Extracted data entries
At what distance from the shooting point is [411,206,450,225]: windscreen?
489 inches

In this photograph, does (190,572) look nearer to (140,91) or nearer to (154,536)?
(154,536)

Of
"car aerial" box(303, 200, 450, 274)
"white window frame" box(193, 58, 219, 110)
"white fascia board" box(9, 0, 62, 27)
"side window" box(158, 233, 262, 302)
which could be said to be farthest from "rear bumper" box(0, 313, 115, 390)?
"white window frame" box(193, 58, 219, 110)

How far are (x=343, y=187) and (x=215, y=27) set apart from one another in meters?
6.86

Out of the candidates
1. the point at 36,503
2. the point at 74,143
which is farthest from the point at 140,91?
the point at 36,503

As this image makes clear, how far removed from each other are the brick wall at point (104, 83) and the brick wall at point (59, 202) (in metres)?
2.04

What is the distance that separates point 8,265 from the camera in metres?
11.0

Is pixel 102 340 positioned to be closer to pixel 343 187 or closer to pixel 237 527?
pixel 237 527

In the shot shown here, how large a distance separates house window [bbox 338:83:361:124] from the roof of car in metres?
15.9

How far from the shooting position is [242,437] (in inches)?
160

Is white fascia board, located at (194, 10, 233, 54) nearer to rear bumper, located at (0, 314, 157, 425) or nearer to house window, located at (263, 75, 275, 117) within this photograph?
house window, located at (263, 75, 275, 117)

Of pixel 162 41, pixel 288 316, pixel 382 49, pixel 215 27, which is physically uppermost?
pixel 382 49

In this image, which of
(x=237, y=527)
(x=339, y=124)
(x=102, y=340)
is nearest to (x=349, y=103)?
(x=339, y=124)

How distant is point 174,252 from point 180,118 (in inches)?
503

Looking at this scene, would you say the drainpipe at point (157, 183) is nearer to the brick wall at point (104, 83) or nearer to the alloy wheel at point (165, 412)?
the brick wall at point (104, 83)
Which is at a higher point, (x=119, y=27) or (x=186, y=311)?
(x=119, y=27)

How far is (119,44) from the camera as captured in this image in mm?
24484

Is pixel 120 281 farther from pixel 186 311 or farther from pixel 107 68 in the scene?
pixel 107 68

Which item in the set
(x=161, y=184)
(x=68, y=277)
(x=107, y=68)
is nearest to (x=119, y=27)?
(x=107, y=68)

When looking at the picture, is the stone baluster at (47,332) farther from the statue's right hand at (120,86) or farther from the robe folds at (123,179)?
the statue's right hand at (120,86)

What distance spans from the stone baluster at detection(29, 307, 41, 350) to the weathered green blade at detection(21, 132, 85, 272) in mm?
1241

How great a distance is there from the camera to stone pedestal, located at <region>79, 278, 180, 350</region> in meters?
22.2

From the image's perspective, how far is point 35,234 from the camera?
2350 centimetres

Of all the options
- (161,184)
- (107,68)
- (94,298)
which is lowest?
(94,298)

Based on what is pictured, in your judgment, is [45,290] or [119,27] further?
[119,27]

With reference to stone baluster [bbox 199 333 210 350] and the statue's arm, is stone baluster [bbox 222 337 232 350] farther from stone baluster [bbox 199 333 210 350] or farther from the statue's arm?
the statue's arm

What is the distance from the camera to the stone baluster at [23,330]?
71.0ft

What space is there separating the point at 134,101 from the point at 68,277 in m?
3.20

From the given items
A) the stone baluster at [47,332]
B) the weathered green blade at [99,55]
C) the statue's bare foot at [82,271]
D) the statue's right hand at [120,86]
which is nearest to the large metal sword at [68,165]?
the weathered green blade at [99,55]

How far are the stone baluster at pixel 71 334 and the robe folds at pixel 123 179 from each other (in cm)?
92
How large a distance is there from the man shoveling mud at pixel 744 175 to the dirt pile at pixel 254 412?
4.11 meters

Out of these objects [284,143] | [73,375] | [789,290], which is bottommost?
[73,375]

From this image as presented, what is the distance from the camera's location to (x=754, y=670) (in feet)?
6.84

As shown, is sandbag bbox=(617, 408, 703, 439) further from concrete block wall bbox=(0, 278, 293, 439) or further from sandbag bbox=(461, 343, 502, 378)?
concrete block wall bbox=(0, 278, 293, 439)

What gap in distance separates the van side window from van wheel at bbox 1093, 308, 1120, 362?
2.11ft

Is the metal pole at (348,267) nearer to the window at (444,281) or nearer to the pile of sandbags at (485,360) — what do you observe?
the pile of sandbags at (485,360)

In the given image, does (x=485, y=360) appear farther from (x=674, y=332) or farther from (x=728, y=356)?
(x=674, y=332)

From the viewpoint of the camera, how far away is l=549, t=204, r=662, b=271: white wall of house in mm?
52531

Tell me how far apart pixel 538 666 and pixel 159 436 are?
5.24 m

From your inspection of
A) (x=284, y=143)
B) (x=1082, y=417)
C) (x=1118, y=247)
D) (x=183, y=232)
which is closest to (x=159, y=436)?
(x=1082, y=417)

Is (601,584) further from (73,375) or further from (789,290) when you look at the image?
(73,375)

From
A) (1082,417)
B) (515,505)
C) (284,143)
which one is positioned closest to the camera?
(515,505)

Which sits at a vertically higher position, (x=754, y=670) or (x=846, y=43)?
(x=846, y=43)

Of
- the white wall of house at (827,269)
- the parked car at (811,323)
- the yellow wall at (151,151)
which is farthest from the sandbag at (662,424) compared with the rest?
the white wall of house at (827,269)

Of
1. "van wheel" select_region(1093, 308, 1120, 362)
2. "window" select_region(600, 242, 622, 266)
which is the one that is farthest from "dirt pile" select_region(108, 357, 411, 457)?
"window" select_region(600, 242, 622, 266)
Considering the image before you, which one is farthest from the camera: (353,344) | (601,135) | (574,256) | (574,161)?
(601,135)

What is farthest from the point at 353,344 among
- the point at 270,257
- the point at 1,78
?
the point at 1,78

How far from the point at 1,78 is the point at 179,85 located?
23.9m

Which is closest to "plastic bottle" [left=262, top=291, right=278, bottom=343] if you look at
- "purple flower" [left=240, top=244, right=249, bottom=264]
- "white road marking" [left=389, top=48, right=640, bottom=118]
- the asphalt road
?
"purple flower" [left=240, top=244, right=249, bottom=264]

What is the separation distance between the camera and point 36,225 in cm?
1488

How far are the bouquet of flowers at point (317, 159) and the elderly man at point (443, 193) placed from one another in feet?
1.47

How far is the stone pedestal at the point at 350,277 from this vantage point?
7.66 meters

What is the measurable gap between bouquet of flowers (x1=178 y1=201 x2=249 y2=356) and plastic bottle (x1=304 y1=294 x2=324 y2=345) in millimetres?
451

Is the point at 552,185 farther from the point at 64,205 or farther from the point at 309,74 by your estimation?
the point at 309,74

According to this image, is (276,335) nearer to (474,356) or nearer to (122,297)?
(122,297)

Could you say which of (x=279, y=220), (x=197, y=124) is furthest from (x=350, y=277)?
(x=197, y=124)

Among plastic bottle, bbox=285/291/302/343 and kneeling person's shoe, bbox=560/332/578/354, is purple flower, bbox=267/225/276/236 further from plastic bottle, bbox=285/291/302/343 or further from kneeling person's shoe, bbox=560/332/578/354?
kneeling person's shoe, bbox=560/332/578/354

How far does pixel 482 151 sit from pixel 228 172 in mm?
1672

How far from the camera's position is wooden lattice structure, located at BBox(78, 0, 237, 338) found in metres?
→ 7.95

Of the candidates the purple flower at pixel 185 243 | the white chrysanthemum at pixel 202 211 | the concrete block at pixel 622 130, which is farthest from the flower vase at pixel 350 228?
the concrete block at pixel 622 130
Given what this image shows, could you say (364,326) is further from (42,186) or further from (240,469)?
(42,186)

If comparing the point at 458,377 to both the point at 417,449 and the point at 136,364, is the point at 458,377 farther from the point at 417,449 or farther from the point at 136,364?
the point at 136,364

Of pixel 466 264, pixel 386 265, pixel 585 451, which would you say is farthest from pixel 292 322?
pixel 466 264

Direction:
Would you write down every record again, exactly?

Final result:
At what distance from the shooting point is [411,206,450,225]: windscreen?
489 inches

In this photograph, does (190,572) look nearer to (140,91) or nearer to (154,536)?
(154,536)

Of
"car aerial" box(303, 200, 450, 274)
"white window frame" box(193, 58, 219, 110)
"white fascia board" box(9, 0, 62, 27)
"side window" box(158, 233, 262, 302)
which could be said to be farthest from "rear bumper" box(0, 313, 115, 390)?
"white window frame" box(193, 58, 219, 110)

How far are (x=343, y=187) and (x=215, y=27) set apart from one another in meters?
6.86

Out of the candidates
1. the point at 36,503
2. the point at 74,143
which is farthest from the point at 140,91?
the point at 36,503

As this image makes clear, how far removed from each other are the brick wall at point (104, 83) and the brick wall at point (59, 202) (in metres)?
2.04

What is the distance that separates point 8,265 from the camera in metres?
11.0

Is pixel 102 340 positioned to be closer to pixel 343 187 or closer to pixel 237 527?
pixel 237 527

In the shot shown here, how large a distance separates house window [bbox 338:83:361:124] from the roof of car in metres?
15.9

How far from the shooting position is [242,437] (in inches)?
160

Is white fascia board, located at (194, 10, 233, 54) nearer to rear bumper, located at (0, 314, 157, 425) or nearer to house window, located at (263, 75, 275, 117) within this photograph?
house window, located at (263, 75, 275, 117)

Of pixel 162 41, pixel 288 316, pixel 382 49, pixel 215 27, which is physically uppermost?
pixel 382 49

In this image, which of
(x=237, y=527)
(x=339, y=124)
(x=102, y=340)
is nearest to (x=349, y=103)?
(x=339, y=124)

How distant is point 174,252 from point 180,118 (in inches)?
503

Looking at this scene, would you say the drainpipe at point (157, 183) is nearer to the brick wall at point (104, 83) or nearer to the alloy wheel at point (165, 412)?
the brick wall at point (104, 83)
Which is at a higher point, (x=119, y=27) or (x=186, y=311)?
(x=119, y=27)

How far is (119,44) from the camera as captured in this image in mm?
24484

Is pixel 120 281 farther from pixel 186 311 or farther from pixel 107 68 in the scene?
pixel 107 68

Which item in the set
(x=161, y=184)
(x=68, y=277)
(x=107, y=68)
is nearest to (x=119, y=27)?
(x=107, y=68)

When looking at the picture, is the stone baluster at (47,332) farther from the statue's right hand at (120,86) or farther from the robe folds at (123,179)?
the statue's right hand at (120,86)

What distance spans from the stone baluster at detection(29, 307, 41, 350) to the weathered green blade at detection(21, 132, 85, 272) in mm?
1241

How great a distance is there from the camera to stone pedestal, located at <region>79, 278, 180, 350</region> in meters?
22.2

From the image's perspective, how far is point 35,234 from the camera?
2350 centimetres

Of all the options
- (161,184)
- (107,68)
- (94,298)
which is lowest?
(94,298)

Based on what is pictured, in your judgment, is [45,290] or [119,27] further?
[119,27]

With reference to stone baluster [bbox 199 333 210 350] and the statue's arm, is stone baluster [bbox 222 337 232 350] farther from stone baluster [bbox 199 333 210 350] or farther from the statue's arm?
the statue's arm

What is the distance from the camera to the stone baluster at [23,330]?
71.0ft

What space is there separating the point at 134,101 from the point at 68,277 in m?
3.20

From the given items
A) the stone baluster at [47,332]
B) the weathered green blade at [99,55]
C) the statue's bare foot at [82,271]
D) the statue's right hand at [120,86]
which is nearest to the large metal sword at [68,165]?
the weathered green blade at [99,55]

How far are the stone baluster at pixel 71 334 and the robe folds at pixel 123 179 from each other (in cm)?
92
How large a distance is there from the man shoveling mud at pixel 744 175 to the dirt pile at pixel 254 412?
4.11 meters

Out of these objects [284,143] | [73,375] | [789,290], which is bottommost?
[73,375]

From this image as presented, what is the distance from the camera's location to (x=754, y=670) (in feet)?
6.84

As shown, is sandbag bbox=(617, 408, 703, 439) further from concrete block wall bbox=(0, 278, 293, 439) or further from sandbag bbox=(461, 343, 502, 378)?
concrete block wall bbox=(0, 278, 293, 439)

What gap in distance separates the van side window from van wheel at bbox 1093, 308, 1120, 362?
2.11ft

Is the metal pole at (348,267) nearer to the window at (444,281) or nearer to the pile of sandbags at (485,360) — what do you observe?
the pile of sandbags at (485,360)

In the given image, does (x=485, y=360) appear farther from (x=674, y=332) or farther from (x=728, y=356)?
(x=674, y=332)

From the viewpoint of the camera, how far away is l=549, t=204, r=662, b=271: white wall of house in mm?
52531

Tell me how far apart pixel 538 666 and pixel 159 436 are?
5.24 m

From your inspection of
A) (x=284, y=143)
B) (x=1082, y=417)
C) (x=1118, y=247)
D) (x=183, y=232)
which is closest to (x=159, y=436)?
(x=1082, y=417)

Is (601,584) further from (73,375) or further from (789,290) when you look at the image?
(73,375)

From
A) (1082,417)
B) (515,505)
C) (284,143)
which one is positioned closest to the camera?
(515,505)

Which sits at a vertically higher position, (x=754, y=670) or (x=846, y=43)?
(x=846, y=43)

Of
- the white wall of house at (827,269)
- the parked car at (811,323)
- the yellow wall at (151,151)
which is farthest from the sandbag at (662,424) compared with the rest?
the white wall of house at (827,269)

Of
1. "van wheel" select_region(1093, 308, 1120, 362)
2. "window" select_region(600, 242, 622, 266)
which is the one that is farthest from "dirt pile" select_region(108, 357, 411, 457)?
"window" select_region(600, 242, 622, 266)
Considering the image before you, which one is farthest from the camera: (353,344) | (601,135) | (574,256) | (574,161)?
(601,135)

What is farthest from the point at 353,344 among
- the point at 270,257
- the point at 1,78
?
the point at 1,78

How far from the point at 1,78 is the point at 179,85 located?
23.9m

Which is closest to "plastic bottle" [left=262, top=291, right=278, bottom=343] if you look at
- "purple flower" [left=240, top=244, right=249, bottom=264]
- "white road marking" [left=389, top=48, right=640, bottom=118]
- the asphalt road
?
"purple flower" [left=240, top=244, right=249, bottom=264]

What is the separation distance between the camera and point 36,225 in cm?
1488

How far are the bouquet of flowers at point (317, 159) and the elderly man at point (443, 193) placed from one another in feet?
1.47

How far is the stone pedestal at the point at 350,277 from this vantage point?
7.66 meters

What is the measurable gap between bouquet of flowers (x1=178 y1=201 x2=249 y2=356) and plastic bottle (x1=304 y1=294 x2=324 y2=345) in millimetres?
451

Is the point at 552,185 farther from the point at 64,205 or farther from the point at 309,74 by your estimation?
the point at 309,74

According to this image, is (276,335) nearer to (474,356) or nearer to (122,297)?
(122,297)

Could you say which of (x=279, y=220), (x=197, y=124) is furthest from (x=350, y=277)?
(x=197, y=124)

Among plastic bottle, bbox=285/291/302/343 and kneeling person's shoe, bbox=560/332/578/354, is purple flower, bbox=267/225/276/236 further from plastic bottle, bbox=285/291/302/343 or further from kneeling person's shoe, bbox=560/332/578/354?
kneeling person's shoe, bbox=560/332/578/354

How far does pixel 482 151 sit from pixel 228 172 in mm?
1672

How far from the camera's position is wooden lattice structure, located at BBox(78, 0, 237, 338) found in metres?
→ 7.95

Of the candidates the purple flower at pixel 185 243 | the white chrysanthemum at pixel 202 211 | the concrete block at pixel 622 130, which is farthest from the flower vase at pixel 350 228?
the concrete block at pixel 622 130
Given what this image shows, could you say (364,326) is further from (42,186) or further from (240,469)?
(42,186)

If comparing the point at 458,377 to both the point at 417,449 and the point at 136,364, is the point at 458,377 farther from the point at 417,449 or farther from the point at 136,364?
the point at 136,364

Of pixel 466 264, pixel 386 265, pixel 585 451, which would you say is farthest from pixel 292 322?
pixel 466 264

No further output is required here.